Among the records below, find each line containing the word "microtubule" and copy it.

### Stored items
- Opening Delimiter -
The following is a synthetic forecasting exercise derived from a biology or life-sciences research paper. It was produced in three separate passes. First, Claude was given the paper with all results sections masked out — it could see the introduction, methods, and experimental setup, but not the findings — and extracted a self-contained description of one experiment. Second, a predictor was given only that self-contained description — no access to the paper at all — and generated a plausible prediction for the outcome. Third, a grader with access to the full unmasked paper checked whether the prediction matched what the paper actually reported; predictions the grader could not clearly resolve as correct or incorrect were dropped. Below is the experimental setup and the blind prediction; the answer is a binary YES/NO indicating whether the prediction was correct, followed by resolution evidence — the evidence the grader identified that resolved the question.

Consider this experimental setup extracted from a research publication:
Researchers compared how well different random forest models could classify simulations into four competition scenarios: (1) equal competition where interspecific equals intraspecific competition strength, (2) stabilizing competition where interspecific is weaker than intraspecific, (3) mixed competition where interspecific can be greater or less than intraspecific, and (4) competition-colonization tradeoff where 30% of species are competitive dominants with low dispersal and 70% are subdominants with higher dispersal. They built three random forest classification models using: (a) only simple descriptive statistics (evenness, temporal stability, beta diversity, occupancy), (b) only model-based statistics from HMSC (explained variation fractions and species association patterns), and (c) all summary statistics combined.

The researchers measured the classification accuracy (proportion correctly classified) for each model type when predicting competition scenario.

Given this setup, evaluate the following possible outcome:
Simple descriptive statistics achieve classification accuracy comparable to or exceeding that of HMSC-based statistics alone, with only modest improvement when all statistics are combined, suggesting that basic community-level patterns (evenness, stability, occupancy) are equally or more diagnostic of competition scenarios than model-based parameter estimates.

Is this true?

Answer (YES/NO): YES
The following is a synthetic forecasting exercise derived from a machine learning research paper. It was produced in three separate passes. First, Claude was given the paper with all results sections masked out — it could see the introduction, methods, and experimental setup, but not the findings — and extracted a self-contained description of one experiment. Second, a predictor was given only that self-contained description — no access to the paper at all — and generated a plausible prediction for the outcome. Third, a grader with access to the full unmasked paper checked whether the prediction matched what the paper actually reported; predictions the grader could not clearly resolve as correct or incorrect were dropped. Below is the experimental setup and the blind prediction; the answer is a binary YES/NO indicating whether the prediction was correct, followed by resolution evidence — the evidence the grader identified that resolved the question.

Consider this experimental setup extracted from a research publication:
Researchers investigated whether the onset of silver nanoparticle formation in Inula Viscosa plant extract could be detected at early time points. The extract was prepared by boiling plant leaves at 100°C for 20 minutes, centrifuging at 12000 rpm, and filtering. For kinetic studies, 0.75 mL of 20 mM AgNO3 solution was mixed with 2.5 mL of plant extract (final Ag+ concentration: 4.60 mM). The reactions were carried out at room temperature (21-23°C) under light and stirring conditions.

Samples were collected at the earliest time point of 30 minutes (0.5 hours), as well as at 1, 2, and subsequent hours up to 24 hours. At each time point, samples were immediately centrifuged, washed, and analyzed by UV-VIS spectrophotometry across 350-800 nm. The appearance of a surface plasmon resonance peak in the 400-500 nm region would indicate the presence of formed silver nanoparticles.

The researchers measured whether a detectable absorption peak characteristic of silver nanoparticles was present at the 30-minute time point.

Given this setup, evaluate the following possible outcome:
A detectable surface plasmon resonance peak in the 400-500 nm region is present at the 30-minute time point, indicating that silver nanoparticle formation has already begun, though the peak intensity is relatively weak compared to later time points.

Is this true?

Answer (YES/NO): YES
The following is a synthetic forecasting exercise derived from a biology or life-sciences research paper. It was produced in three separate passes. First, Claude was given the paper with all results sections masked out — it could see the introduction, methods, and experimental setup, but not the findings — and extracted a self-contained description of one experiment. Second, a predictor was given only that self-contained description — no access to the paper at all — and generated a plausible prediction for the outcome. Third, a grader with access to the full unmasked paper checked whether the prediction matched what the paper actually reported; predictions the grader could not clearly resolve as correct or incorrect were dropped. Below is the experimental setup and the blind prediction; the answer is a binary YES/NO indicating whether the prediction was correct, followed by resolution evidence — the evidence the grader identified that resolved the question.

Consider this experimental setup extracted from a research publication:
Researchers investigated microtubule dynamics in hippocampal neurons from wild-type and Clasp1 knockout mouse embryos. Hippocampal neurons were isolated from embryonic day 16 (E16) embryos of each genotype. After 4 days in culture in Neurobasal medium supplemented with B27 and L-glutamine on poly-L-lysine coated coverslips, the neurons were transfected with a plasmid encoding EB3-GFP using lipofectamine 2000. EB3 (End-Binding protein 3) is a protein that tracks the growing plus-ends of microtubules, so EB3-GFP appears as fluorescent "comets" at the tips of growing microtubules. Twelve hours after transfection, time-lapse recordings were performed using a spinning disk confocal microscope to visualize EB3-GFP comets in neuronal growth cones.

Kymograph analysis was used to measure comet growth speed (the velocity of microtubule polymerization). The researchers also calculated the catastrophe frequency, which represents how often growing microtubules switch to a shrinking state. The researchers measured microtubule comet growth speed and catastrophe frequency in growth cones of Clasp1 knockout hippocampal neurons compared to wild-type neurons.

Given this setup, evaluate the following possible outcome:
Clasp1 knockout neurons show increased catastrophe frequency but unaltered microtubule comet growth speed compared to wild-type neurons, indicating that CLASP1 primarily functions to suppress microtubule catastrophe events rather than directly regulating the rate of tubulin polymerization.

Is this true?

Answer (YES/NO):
- Closing Delimiter -
- Opening Delimiter -
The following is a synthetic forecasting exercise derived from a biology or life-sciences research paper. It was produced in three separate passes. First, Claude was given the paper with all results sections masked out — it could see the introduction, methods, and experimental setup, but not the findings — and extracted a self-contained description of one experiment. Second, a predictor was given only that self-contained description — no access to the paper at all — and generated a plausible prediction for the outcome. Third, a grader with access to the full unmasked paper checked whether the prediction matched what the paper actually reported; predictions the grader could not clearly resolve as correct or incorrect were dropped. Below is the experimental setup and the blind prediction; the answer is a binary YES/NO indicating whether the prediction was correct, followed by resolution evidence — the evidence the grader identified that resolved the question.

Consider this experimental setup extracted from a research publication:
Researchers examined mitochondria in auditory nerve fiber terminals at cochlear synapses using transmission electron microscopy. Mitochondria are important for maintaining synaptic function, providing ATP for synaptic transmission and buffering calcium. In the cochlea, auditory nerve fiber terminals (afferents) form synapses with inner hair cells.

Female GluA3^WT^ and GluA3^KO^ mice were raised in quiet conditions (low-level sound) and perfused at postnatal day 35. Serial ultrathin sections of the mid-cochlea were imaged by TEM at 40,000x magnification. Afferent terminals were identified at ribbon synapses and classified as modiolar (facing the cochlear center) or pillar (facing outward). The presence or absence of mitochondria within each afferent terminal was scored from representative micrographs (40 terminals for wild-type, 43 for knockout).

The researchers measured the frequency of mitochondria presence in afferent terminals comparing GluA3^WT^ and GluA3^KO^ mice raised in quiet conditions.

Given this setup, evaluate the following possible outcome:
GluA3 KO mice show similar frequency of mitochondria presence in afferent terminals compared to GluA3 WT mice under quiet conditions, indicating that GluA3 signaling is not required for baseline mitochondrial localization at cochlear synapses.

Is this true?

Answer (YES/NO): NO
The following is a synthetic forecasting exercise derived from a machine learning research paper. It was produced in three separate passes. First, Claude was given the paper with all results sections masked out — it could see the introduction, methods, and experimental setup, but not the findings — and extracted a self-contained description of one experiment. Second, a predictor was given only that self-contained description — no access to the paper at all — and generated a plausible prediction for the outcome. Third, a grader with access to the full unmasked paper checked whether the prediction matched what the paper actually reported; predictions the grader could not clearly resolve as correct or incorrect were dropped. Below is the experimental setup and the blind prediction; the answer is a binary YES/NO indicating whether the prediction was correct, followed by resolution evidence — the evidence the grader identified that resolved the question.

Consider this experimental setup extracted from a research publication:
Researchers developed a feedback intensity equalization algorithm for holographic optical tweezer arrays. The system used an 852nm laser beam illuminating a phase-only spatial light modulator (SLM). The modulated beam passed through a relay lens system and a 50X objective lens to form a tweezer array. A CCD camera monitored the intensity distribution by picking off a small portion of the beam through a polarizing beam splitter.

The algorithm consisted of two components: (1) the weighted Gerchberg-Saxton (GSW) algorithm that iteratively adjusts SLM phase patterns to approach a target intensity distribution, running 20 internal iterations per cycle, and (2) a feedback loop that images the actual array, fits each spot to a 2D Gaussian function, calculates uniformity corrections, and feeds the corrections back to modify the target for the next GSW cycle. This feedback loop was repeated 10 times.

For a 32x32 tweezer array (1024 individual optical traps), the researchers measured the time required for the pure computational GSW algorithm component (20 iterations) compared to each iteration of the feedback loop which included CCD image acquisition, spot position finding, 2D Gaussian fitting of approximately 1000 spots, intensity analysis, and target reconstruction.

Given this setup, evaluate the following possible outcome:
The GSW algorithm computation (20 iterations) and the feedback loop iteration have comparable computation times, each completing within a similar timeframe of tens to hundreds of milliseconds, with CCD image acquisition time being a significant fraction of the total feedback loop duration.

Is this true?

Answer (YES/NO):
- Closing Delimiter -
- Opening Delimiter -
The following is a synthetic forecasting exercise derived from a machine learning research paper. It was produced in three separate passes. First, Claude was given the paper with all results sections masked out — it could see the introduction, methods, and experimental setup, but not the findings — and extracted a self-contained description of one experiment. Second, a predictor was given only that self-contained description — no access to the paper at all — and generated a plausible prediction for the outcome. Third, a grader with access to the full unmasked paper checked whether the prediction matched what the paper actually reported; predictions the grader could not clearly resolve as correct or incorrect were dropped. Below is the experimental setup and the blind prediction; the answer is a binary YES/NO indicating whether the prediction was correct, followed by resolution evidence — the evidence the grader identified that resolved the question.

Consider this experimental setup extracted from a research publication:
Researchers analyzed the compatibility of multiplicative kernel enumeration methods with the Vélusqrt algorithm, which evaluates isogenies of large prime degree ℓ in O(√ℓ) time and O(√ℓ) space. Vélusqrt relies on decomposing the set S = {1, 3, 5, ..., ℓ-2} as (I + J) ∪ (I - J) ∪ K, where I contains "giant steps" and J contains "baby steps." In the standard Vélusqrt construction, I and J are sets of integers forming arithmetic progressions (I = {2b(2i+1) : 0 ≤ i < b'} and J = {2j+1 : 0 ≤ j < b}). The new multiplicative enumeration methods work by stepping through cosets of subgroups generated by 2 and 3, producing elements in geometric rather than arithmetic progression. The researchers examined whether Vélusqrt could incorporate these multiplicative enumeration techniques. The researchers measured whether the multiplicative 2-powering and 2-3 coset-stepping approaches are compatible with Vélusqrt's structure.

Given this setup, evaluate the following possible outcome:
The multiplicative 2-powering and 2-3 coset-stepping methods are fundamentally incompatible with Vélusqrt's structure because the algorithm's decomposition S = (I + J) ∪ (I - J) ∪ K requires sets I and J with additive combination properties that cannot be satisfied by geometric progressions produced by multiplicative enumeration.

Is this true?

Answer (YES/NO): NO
- Closing Delimiter -
### Exercise answer
Researchers investigated microtubule dynamics in hippocampal neurons from wild-type and Clasp1 knockout mouse embryos. Hippocampal neurons were isolated from embryonic day 16 (E16) embryos of each genotype. After 4 days in culture in Neurobasal medium supplemented with B27 and L-glutamine on poly-L-lysine coated coverslips, the neurons were transfected with a plasmid encoding EB3-GFP using lipofectamine 2000. EB3 (End-Binding protein 3) is a protein that tracks the growing plus-ends of microtubules, so EB3-GFP appears as fluorescent "comets" at the tips of growing microtubules. Twelve hours after transfection, time-lapse recordings were performed using a spinning disk confocal microscope to visualize EB3-GFP comets in neuronal growth cones.
Kymograph analysis was used to measure comet growth speed (the velocity of microtubule polymerization). The researchers also calculated the catastrophe frequency, which represents how often growing microtubules switch to a shrinking state. The researchers measured microtubule comet growth speed and catastrophe frequency in growth cones of Clasp1 knockout hippocampal neurons compared to wild-type neurons.
Clasp1 knockout neurons show increased catastrophe frequency but unaltered microtubule comet growth speed compared to wild-type neurons, indicating that CLASP1 primarily functions to suppress microtubule catastrophe events rather than directly regulating the rate of tubulin polymerization.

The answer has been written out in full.